Halkın çocuklarını hür düşünebilmekten, bilim öğrenmekten uzaklaştırıp, daha minnacık bebe yaşlarından itibaren dini hurafelerle zehirleme harekâtına, ÇEDES projelerine, tarikat-cemaat saldırılarına ara vereceğini mi zannediyoruz? 

Üniversitelerin artık tamamen unuttuğu bilimsel özerklik, akademik özgürlükler konusunda bir nanometre dahi geri adım atacağını mı düşünüyoruz?

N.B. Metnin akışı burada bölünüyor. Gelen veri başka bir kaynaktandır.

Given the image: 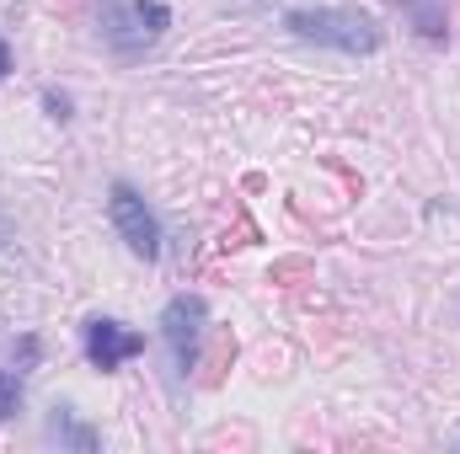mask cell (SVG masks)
Instances as JSON below:
<instances>
[{
	"mask_svg": "<svg viewBox=\"0 0 460 454\" xmlns=\"http://www.w3.org/2000/svg\"><path fill=\"white\" fill-rule=\"evenodd\" d=\"M284 27L300 43L338 48V54H375L380 48V22L358 5H300L284 16Z\"/></svg>",
	"mask_w": 460,
	"mask_h": 454,
	"instance_id": "6da1fadb",
	"label": "cell"
},
{
	"mask_svg": "<svg viewBox=\"0 0 460 454\" xmlns=\"http://www.w3.org/2000/svg\"><path fill=\"white\" fill-rule=\"evenodd\" d=\"M172 27V5L166 0H113L102 11V38L118 59H134L145 48H155Z\"/></svg>",
	"mask_w": 460,
	"mask_h": 454,
	"instance_id": "7a4b0ae2",
	"label": "cell"
},
{
	"mask_svg": "<svg viewBox=\"0 0 460 454\" xmlns=\"http://www.w3.org/2000/svg\"><path fill=\"white\" fill-rule=\"evenodd\" d=\"M108 220H113V230H118V240L139 257V262H155L161 257V220H155V209L128 188V182H113L108 188Z\"/></svg>",
	"mask_w": 460,
	"mask_h": 454,
	"instance_id": "3957f363",
	"label": "cell"
},
{
	"mask_svg": "<svg viewBox=\"0 0 460 454\" xmlns=\"http://www.w3.org/2000/svg\"><path fill=\"white\" fill-rule=\"evenodd\" d=\"M204 327H209V300H204V294H177V300H166V310H161V337L172 347L177 374H188V369L199 363Z\"/></svg>",
	"mask_w": 460,
	"mask_h": 454,
	"instance_id": "277c9868",
	"label": "cell"
},
{
	"mask_svg": "<svg viewBox=\"0 0 460 454\" xmlns=\"http://www.w3.org/2000/svg\"><path fill=\"white\" fill-rule=\"evenodd\" d=\"M81 342H86L92 369H102V374H113L118 363H128V358H139V353H145V337H139V332H128V327L113 321V316H92V321L81 327Z\"/></svg>",
	"mask_w": 460,
	"mask_h": 454,
	"instance_id": "5b68a950",
	"label": "cell"
},
{
	"mask_svg": "<svg viewBox=\"0 0 460 454\" xmlns=\"http://www.w3.org/2000/svg\"><path fill=\"white\" fill-rule=\"evenodd\" d=\"M43 439H49V444H59V450H81V454H92L97 444H102V439H97V428H86V423L75 417V406H54V412H49Z\"/></svg>",
	"mask_w": 460,
	"mask_h": 454,
	"instance_id": "8992f818",
	"label": "cell"
},
{
	"mask_svg": "<svg viewBox=\"0 0 460 454\" xmlns=\"http://www.w3.org/2000/svg\"><path fill=\"white\" fill-rule=\"evenodd\" d=\"M407 11H412V27L429 38V43H445L450 38V27H445V11L434 5V0H402Z\"/></svg>",
	"mask_w": 460,
	"mask_h": 454,
	"instance_id": "52a82bcc",
	"label": "cell"
},
{
	"mask_svg": "<svg viewBox=\"0 0 460 454\" xmlns=\"http://www.w3.org/2000/svg\"><path fill=\"white\" fill-rule=\"evenodd\" d=\"M22 396H27V369H0V423H11L16 417V406H22Z\"/></svg>",
	"mask_w": 460,
	"mask_h": 454,
	"instance_id": "ba28073f",
	"label": "cell"
},
{
	"mask_svg": "<svg viewBox=\"0 0 460 454\" xmlns=\"http://www.w3.org/2000/svg\"><path fill=\"white\" fill-rule=\"evenodd\" d=\"M43 108H49L54 123H70V97H65V92H54V86H49V92H43Z\"/></svg>",
	"mask_w": 460,
	"mask_h": 454,
	"instance_id": "9c48e42d",
	"label": "cell"
},
{
	"mask_svg": "<svg viewBox=\"0 0 460 454\" xmlns=\"http://www.w3.org/2000/svg\"><path fill=\"white\" fill-rule=\"evenodd\" d=\"M5 75H11V43L0 38V81H5Z\"/></svg>",
	"mask_w": 460,
	"mask_h": 454,
	"instance_id": "30bf717a",
	"label": "cell"
},
{
	"mask_svg": "<svg viewBox=\"0 0 460 454\" xmlns=\"http://www.w3.org/2000/svg\"><path fill=\"white\" fill-rule=\"evenodd\" d=\"M5 235H11V230H5V220H0V240H5Z\"/></svg>",
	"mask_w": 460,
	"mask_h": 454,
	"instance_id": "8fae6325",
	"label": "cell"
}]
</instances>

Başta üniversiteler her türlü eğitim kurumu, yargı teşkilatı, emniyet aygıtı olmak üzere her yerin muktedirden nemalanan tarikat-cemaat taburları ile tahkim edildiğini ve etmeye devam niyetinde olduklarını anlamamak mümkün mü? 

***

Bütün bunlar ve alt alta akşama kadar sıralayabileceğim pek çok olgu, “Şanlı 31 Mart Muharebesi Zaferi”nin sarhoşluğundan bir an önce sıyrılıp, mücadeleyi daha örgütlü daha donanımlı ve daha azimli biçimde sürdürmenin şart olduğunu bize dikte etmelidir. 

Tek tek her evde, her işyerinde, atölyede, fabrikada, her okulda ve sınıfta, her kahvehanede, bu şanlı “zaferin üzerine inşa edip”, örgütlü mücadeleyi (bölünmeden) yükseltmenin yolları, vakit geçirilmeden bulunmalıdır. 

Muktedir bu tehlikenin farkında olduğu kadar bizim ondan daha fazla, bu görevin farkında olmamız lazımdır. 

Muhtaç olduğumuz kudret, “damarlarımızda 31 Mart günü harekete geçen devrimci ve mücadeleci kanda” mevcuttur.